Fabrication of crosslinked carboxymethylchitosan microspheres and their incorporation into composite scaffolds for enhanced bone regeneration


Benjamin T. Reves, Joel D. Bumgardner, Warren O. Haggard


Carboxymethylchitosan (CMCS) microspheres were prepared by the carboxymethylation of chitosan (CS) beads using monochloroacetic acid. The CMCS microspheres were crosslinked using two different methods: the amine-amine crosslinker genipin and carbodiimide chemistry, yielding Gen-X CMCS and X-CMCS beads, respectively. The Gen-X CMCS beads were found to have poor degradation and drug release profiles. The X-CMCS microspheres displayed good potential for use in tissue engineering applications in which degradation and local drug delivery are desired.
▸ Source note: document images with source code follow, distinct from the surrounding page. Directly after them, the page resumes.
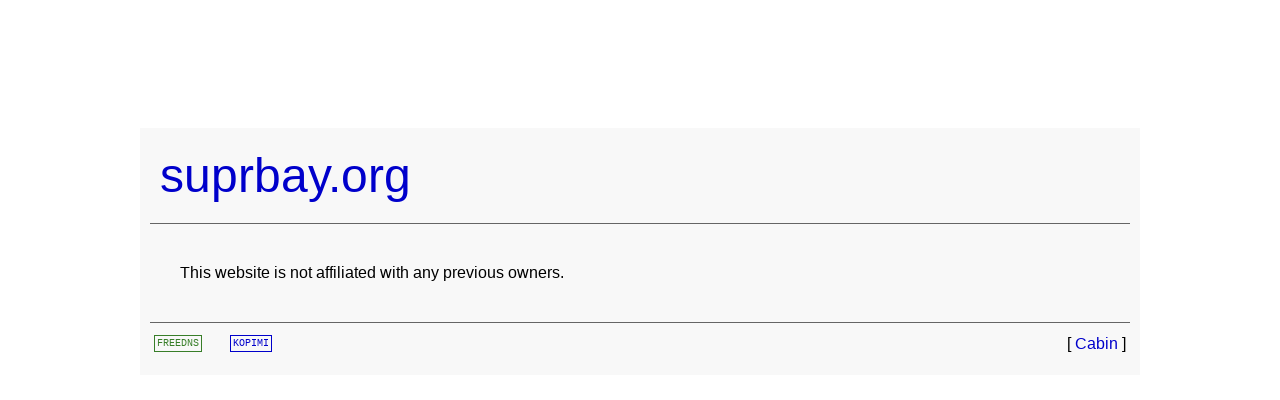

--- FILE ---
content_type: text/html
request_url: https://www.suprbay.org/?utm_source=redirect&utm_medium=forum&utm_campaign=https://forum.suprbay.org/User-Superuser
body_size: 1046
content:
<!DOCTYPE html>
<html lang="en">
    <head>
        <title>Homepage | suprbay.org</title>
        <meta name="description" content="A website.">
        <meta name="viewport" content="width=device-width, initial-scale=1.0">
<style>
body { background-color: #ffffff; margin: 0; color: #000; font-family: "Arial", "Helvetica", sans-serif; }

#contain { background-color: #f8f8f8; border: none; width: 90%; margin-top: 10%; margin-bottom: 10%; margin-left: auto; margin-right: auto; max-width: 1000px; }

#header {  }

#logo { color: #0000cb; font-size: 48px; float: left; margin: 2%; }
#logo a { color: #0000cb; text-decoration: none; }

#tagline { float: right; text-align: right; font-size: 24px; margin: 3%; font-style: italic; }

hr { border: none; border-top: 1px solid #656565; width: 98%; margin-left: auto; margin-right: auto; }

#simple { margin: 0; }

p { margin: 4%; }
p a { color: #0000cb; text-decoration: underline; }

#footer { clear: left; float: none; }

ul.menu {
  list-style-type: none;
  margin: 0;
  padding: 0;
  overflow: hidden;
}

ul.menu li {
float: left; 
display: block;
text-align: center;
margin: 4px 14px;

text-decoration: none;
}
The X-CMCS beads displayed enzymatic degradation of 82.7 ± 1.2% in 100 μg/mL lysozyme after 1 month. An extended release of rhBMP-2 for at least 45 days was also observed with the X-CMCS microspheres. Scaffolds were formed by fusing beads together, and the X-CMCS beads were successfully incorporated into composite X-CMCS/CS scaffolds. The composite scaffolds had increased degradation of 14.5 ± 6.6% compared to 0.5 ± 0.4% for CS-only scaffolds, and the X-CMCS/CS scaffolds released more rhBMP-2 at all timepoints. The composite scaffolds also supported the attachment and proliferation of SAOS-2 cells. The addition of X-CMCS beads resulted in fabrication of scaffolds with improved properties for use in bone tissue engineering.